Saturday, August 5, 2017

Banks are no longer necessary as most are only interested in buying back their shares to fuel the 1%

The 2016 Presidential election was a culmination of the elite (Banks and government) failing to heed the warning signs of the people following the fraud and corruption that helped create the 2008 financial crisis.

It started in 2009 with the Occupy Wall Street movement, and then was followed soon after by the advent of the T.E.A. Party.  Then in 2012 the Ron Paul Revolution nearly brought a libertarian to the White House, except that the country wasn't quite ready to overcome the financial and political machines that control elections.

And yet the election of Donald Trump still hasn't shown itself to be enough to change the mindset, and scare either Congress and Wall Street.  And while tens of millions of Americans sit on the sidelines hoping that The Donald will keep his word and change the way the corrupt systems perform, in the meantime the the banks continue to do as they always have, and are using the cheap money the Fed is offering to buy back their shares to the detriment of businesses begging for capital to try to Make America Great Again.

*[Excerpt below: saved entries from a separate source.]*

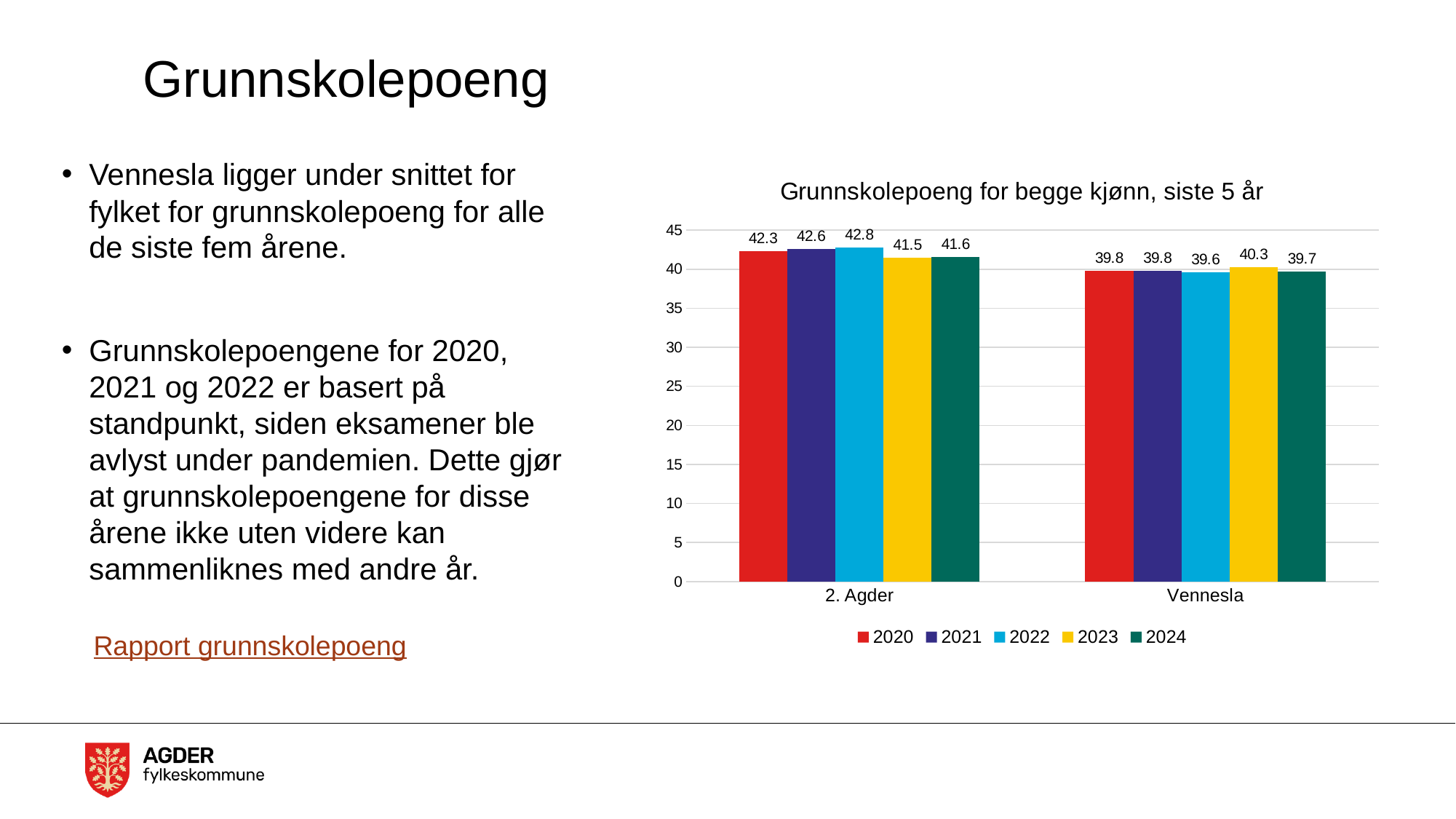
Is the value for Vennesla in 2021 greater or less than 40? less What is the value for Vennesla in 2023? 40.3 Which year has the lowest value for Vennesla? 2022 How many categories are shown on the x axis? 2 How many series does the legend list? 5 What is the title of the chart? Grunnskolepoeng for begge kjønn, siste 5 år What is the value for 2. Agder in 2022? 42.8 What kind of chart is shown? bar chart Which year has the highest value for 2. Agder? 2022 What is the difference between the 2024 values for 2. Agder and Vennesla? 1.9 Which is larger, the 2023 value for 2. Agder or the 2023 value for Vennesla? 2. Agder What is the value for Vennesla in 2020? 39.8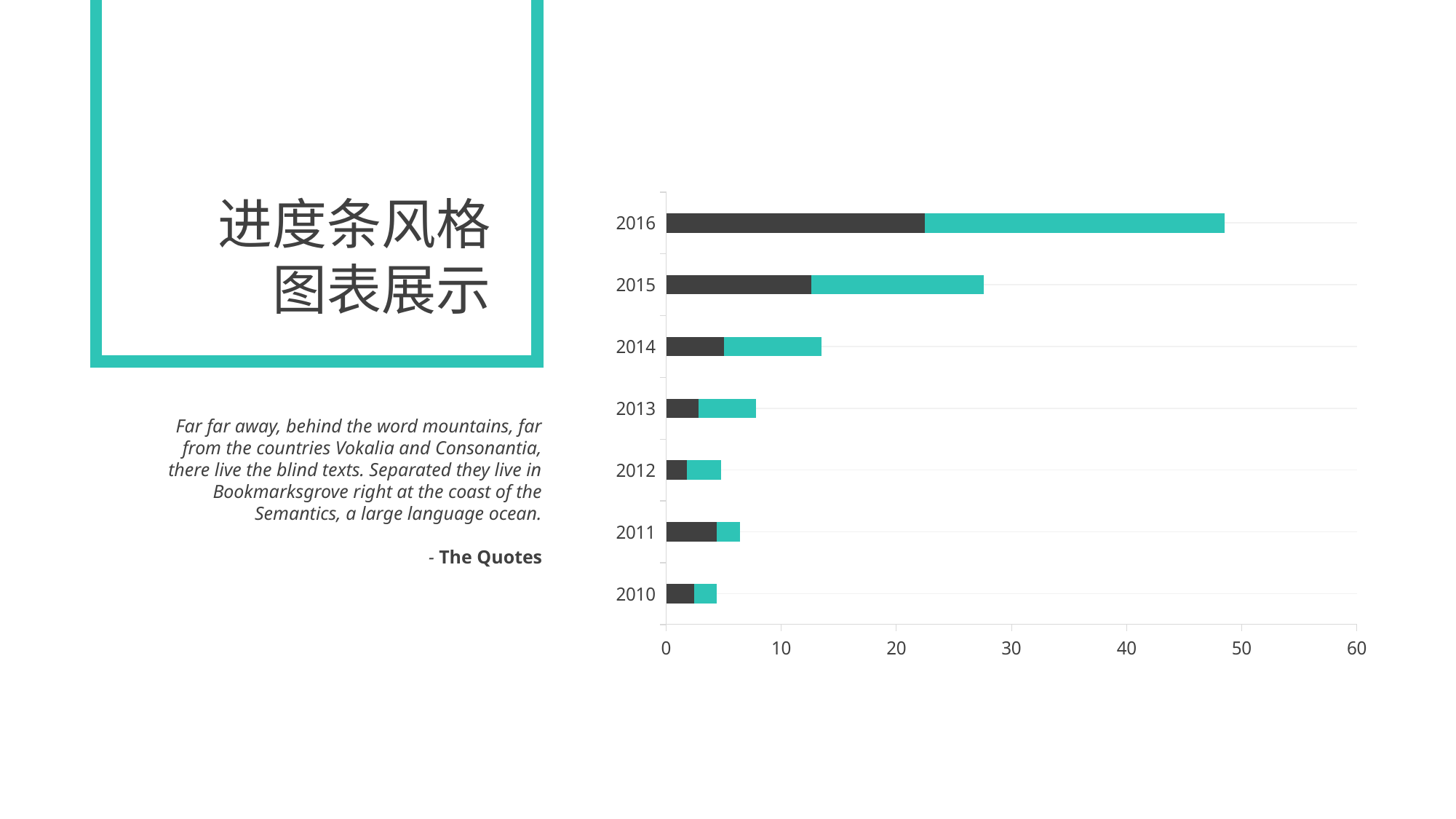
What kind of chart is shown on the slide? Stacked bar chart Which year has the longer total bar, 2015 or 2014? 2015 Is the total bar length for 2016 greater or less than 40? greater Is the total bar length for 2015 greater or less than 30? less Which year has the longest bar in the chart? 2016 Is the dark grey segment for 2016 greater or less than 20? greater How many years are shown on the chart's vertical axis? 7 Which year has the longer total bar, 2011 or 2012? 2011 What is the highest value shown on the chart's horizontal axis? 60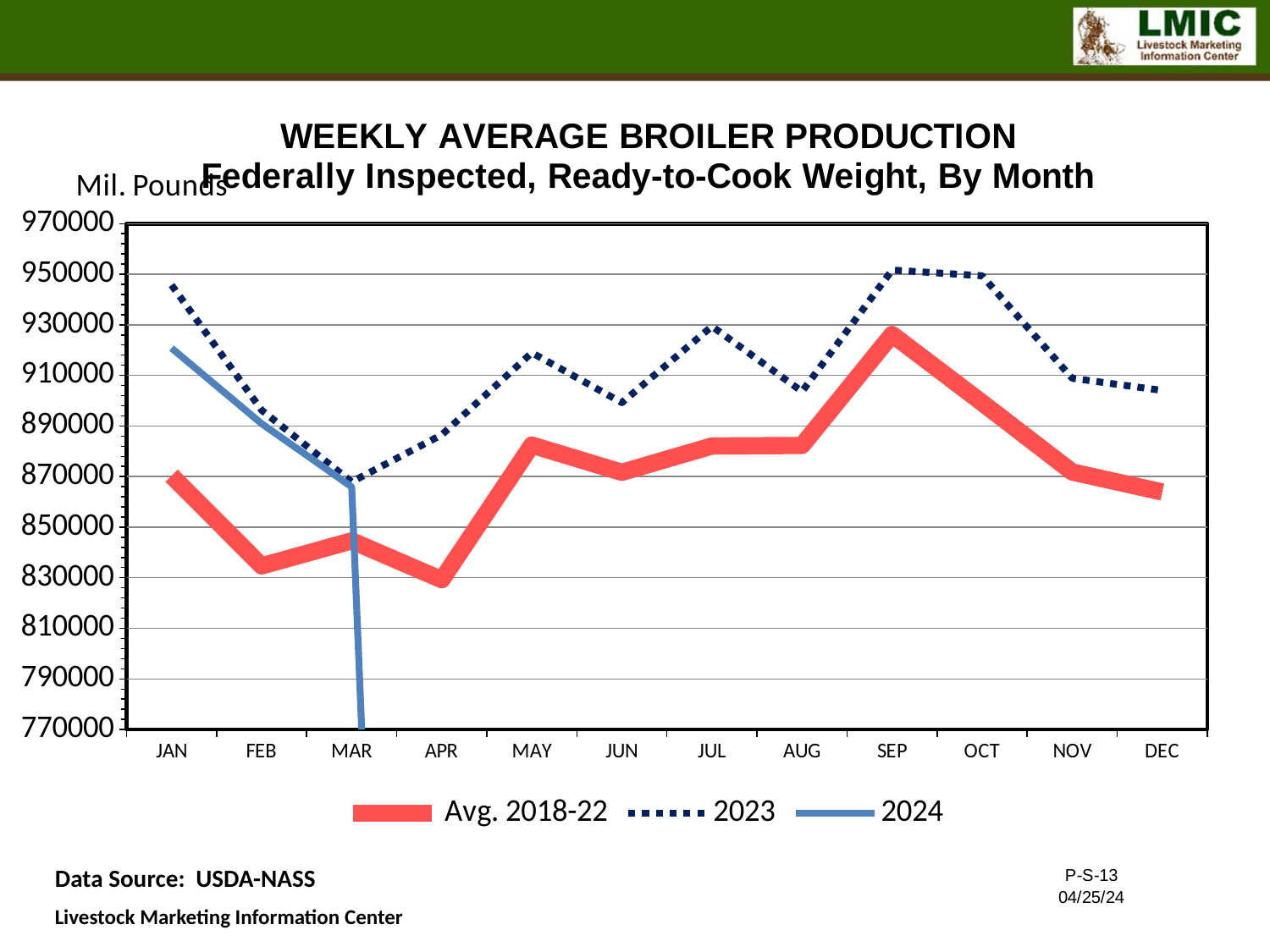
Is the value for 2024 in JAN greater or less than 910000? greater Does the Avg. 2018-22 series rise or fall from SEP to DEC? fall How many series does the legend list? 3 In JAN, which is larger: the 2023 value or the Avg. 2018-22 value? 2023 In JAN, which is larger: the 2023 value or the 2024 value? 2023 What kind of chart is shown on the slide? line chart What unit label is shown above the y axis? Mil. Pounds How many months are shown along the x axis? 12 Is the value for 2023 in JAN greater or less than 930000? greater Is the value for Avg. 2018-22 in APR greater or less than 850000? less In which month is the Avg. 2018-22 series at its highest? SEP In which month is the 2023 series at its lowest? MAR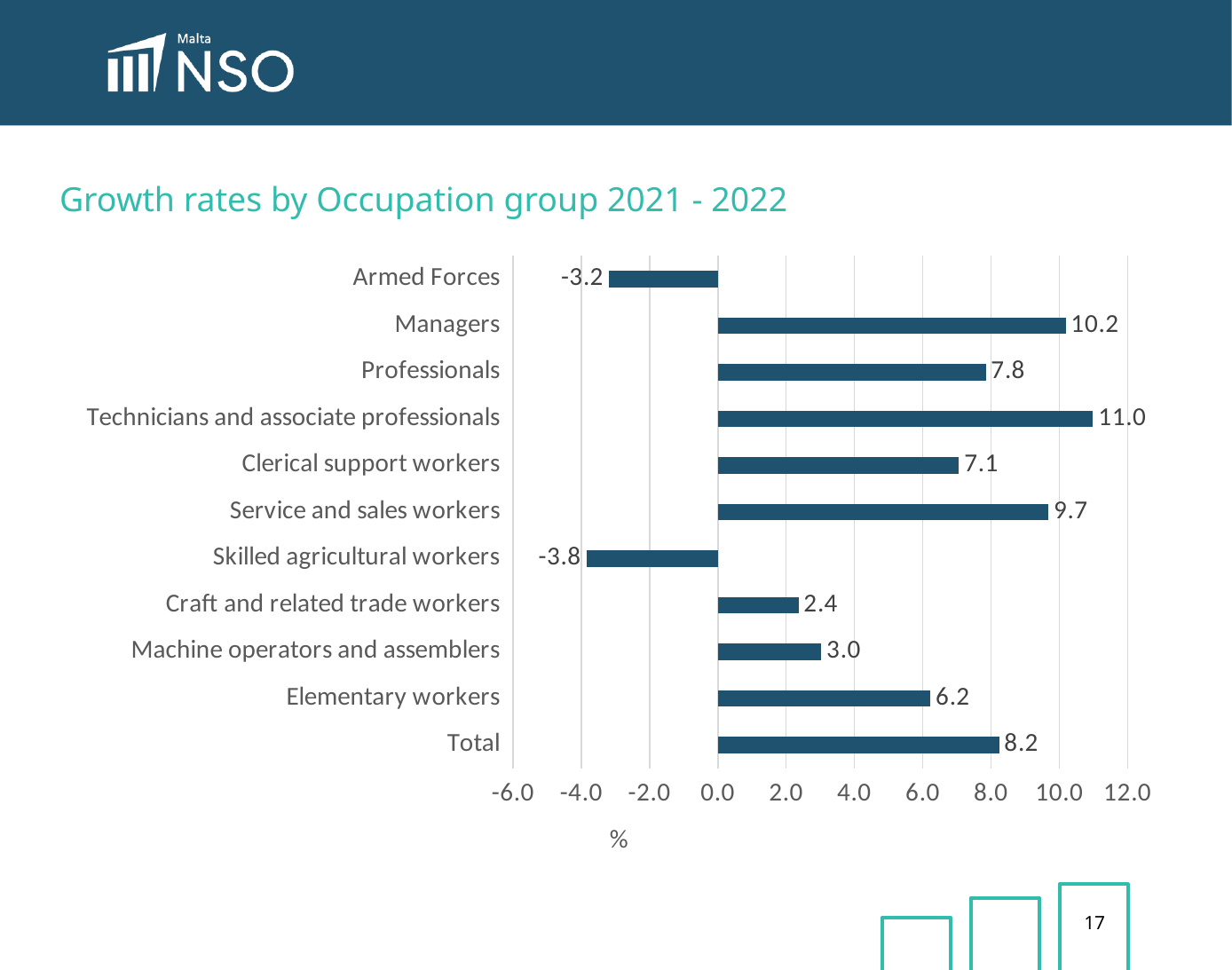
What is the title of the chart? Growth rates by Occupation group 2021 - 2022 What kind of chart is shown on the slide? Bar chart What is the growth rate for Skilled agricultural workers? -3.8 How many occupation groups have a negative growth rate? 2 Which occupation group has the lowest growth rate? Skilled agricultural workers Which has a higher growth rate, Service and sales workers or Clerical support workers? Service and sales workers Which occupation group has the highest growth rate? Technicians and associate professionals What unit is shown on the x axis of the chart? % What is the growth rate for Managers? 10.2 What is the difference between the growth rates for Managers and Professionals? 2.4 How many occupation groups (including Total) are shown on the chart? 11 What is the growth rate for the Total category? 8.2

Apparently the Banks have been lobbying heavily, and expending significant amounts of money again, leaning on their Congressmen and pressuring regulators, saying that their capital standards need to be relaxed so that they can make more loans to stimulate economic growth. 
But that, according to the FDIC Vice-Chairman, is utter nonsense. 
"Hoenig, who was a high-ranking Federal Reserve official during the crisis, cautioned Senate Banking Committee Chairman Mike Crapo and the committee's senior Democrat, Sherrod Brown, "against relaxing current capital requirements and allowing the largest banks to increase their already highly leveraged positions." 
Using public data to analyze the 10 largest bank holding companies, Hoenig found they will distribute more than 100 percent of the current year's earnings to investors, which could have supported to $537 billion in new loans. 
On an annualized basis they will distribute 99 percent of net income, he added. 
He added that if banks kept their share buybacks, totaling $83 billion, then under current capital rules they could boost commercial and consumer loans by $741.5 billion. 
'While distributing all of today’s income to shareholders may be received well in the short run, it can undermine their future returns and weaken the growth outlook for the larger economy,' he wrote." 
The Banks are spending a substantial amount of their current income on dividends to shareholders and very large stock buyback programs designed to increase their share prices. - Jessie Crossroads Cafe
If banks no longer feel it is their obligation to provide loans to businesses to grow the economy in the land that provides them so many benefits, then it is time that the American people no longer use these institutions for any and all transactions, especially since the private sector has created numerous platforms which now allow one to monetarily function without the fear of a bank bail-in, and as an opportunity to rebel against the 1% where it hurts the most.